I learned an interesting fact at my second Wadham High Table dinner in as many days. Apparently, the antibiotic tetracycline binds aggressively with calcium. This is why you can’t drink milk when you are taking it, since the drug will bond to the milk and not enter your bloodstream. For the same reason, it builds up inside bones and teeth that are growing. If you examine a skeleton from a person who took tetracycline, the bones that were growing at the time can be made to fluoresce.
Because tetracycline turns brown when exposed to light, people who take these drugs while their teeth are still growing are likely to have them turn brown permanently.
Actually, you wouldn’t give tetracycline to someone with strep because it doesn’t work. Nice thing about strep is that they’re about the only bug left that are still susceptible to ordinary run-of-the-mill penicillin.
But yes, if you give tetracycline to a kid under 12 or a pregnant woman, you’ll need a really really good lawyer…
Note: I think you can still drink milk (though don’t quote me on it). I think it is just not within 2 hours of taking the drug. I think it is generally recommended anyway that you don’t eat anything before/after taking it because its bioavailability is best on an empty stomach.

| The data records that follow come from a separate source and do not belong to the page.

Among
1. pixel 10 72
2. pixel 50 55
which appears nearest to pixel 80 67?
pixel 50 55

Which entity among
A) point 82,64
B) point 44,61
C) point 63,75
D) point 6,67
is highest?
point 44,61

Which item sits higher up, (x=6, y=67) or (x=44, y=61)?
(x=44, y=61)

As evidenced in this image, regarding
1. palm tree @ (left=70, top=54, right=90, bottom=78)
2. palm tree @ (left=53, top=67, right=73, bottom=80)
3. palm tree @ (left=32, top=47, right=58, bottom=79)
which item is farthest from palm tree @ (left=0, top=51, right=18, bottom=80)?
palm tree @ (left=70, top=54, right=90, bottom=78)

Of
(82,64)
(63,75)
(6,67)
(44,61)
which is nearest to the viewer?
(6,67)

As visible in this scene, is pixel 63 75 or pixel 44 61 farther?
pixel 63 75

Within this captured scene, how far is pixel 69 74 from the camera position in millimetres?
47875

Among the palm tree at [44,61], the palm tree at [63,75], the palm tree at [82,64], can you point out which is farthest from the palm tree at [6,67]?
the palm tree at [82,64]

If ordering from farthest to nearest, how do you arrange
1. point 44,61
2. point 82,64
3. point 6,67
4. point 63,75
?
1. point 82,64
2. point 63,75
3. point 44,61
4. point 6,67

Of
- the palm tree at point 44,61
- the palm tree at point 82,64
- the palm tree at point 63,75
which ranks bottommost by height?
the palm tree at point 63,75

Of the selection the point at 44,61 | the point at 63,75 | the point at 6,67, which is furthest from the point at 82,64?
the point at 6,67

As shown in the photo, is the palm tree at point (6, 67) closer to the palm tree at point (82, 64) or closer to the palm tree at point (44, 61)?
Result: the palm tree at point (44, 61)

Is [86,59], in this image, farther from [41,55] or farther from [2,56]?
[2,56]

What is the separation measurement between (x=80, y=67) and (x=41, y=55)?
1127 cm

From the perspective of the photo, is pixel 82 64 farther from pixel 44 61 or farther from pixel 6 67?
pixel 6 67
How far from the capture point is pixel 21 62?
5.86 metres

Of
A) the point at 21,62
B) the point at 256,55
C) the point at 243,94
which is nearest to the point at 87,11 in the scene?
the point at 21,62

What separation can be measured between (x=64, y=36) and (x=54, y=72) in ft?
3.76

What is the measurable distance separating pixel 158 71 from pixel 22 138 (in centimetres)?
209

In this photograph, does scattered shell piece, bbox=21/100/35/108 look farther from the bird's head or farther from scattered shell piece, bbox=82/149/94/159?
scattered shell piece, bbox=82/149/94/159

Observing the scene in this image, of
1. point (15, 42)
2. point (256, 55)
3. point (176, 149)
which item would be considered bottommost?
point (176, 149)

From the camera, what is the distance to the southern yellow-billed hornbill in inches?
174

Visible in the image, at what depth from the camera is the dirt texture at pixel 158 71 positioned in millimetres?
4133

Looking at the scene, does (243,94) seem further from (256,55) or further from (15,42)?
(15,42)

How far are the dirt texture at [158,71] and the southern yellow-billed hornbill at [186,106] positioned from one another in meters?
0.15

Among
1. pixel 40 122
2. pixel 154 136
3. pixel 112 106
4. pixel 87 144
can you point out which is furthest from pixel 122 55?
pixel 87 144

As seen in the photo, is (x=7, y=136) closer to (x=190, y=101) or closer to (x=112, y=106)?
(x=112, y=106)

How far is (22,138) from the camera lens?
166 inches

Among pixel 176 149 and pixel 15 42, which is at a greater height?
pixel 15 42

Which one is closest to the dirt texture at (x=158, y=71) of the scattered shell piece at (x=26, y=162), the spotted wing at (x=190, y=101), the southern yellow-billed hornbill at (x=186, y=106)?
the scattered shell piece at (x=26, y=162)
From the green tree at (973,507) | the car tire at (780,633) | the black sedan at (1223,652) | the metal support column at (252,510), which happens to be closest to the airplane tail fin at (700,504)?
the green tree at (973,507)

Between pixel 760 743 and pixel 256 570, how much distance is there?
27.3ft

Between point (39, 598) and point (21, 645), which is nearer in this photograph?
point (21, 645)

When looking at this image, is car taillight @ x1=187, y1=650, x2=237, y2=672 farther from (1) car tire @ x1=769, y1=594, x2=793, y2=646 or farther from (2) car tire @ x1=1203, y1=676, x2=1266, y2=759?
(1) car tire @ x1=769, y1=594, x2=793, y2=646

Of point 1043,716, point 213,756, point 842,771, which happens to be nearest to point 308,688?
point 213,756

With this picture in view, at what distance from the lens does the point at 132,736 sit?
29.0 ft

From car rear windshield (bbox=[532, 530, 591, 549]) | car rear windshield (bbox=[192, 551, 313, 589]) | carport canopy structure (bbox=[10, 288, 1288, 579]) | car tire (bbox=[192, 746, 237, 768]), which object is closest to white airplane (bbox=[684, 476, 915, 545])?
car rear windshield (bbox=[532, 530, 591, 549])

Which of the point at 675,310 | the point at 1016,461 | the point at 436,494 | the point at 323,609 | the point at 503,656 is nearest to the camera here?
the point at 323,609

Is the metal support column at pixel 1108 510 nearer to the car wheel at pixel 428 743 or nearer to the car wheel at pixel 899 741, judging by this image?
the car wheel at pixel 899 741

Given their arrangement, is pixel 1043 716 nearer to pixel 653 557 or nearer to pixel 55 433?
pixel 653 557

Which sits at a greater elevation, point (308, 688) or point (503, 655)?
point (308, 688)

I guess this is one reason doctors tell you not to share prescriptions.
You get strep, they give you tetracycline, your child gets it, you share your antibiotics with him or her, your kid gets brown teeth.
Edward,
I was told that tetracycline doesn’t kill intestinal bacteria important to digestion because it is absorbed early. As such, it makes sense that the milk vulnerability doesn’t last too long.
Who told you that information? Just curious if it was any tutor I may know.
I bet they have used the glowing bone thing on a show like CSI at some point.
I think the reason it doesn’t kill intestinal bacteria is because there is so widespread resistance to tetracycline. They were the original broad spectrum drugs back in the day (the ’60s I think), but they were overused and became fairly useless rather quickly. Just about the only thing it kills now are STDs and zits (and for acne, it is more the skin-drying side effect than the antimicrobial effect).
I am under the impression that even if an antibiotic is absorbed early, it can still kill intestinal bacteria. Some of the antibiotics given by I.V. (cloxacillin, clindamycin) are notorious for wiping intestinal flora, which can give rise to things like C. difficile. Probably has something to do with the gut being really richly vascularized and some kind of reverse transport across the epithelial cells.
Am writing an exam on this stuff this weeks, so that’s probably why lots of random stuff about it…
Edward,
Thanks for the information. It makes sense that blood flow would carry antibiotics absorbed early in the digestive tract into the intestines.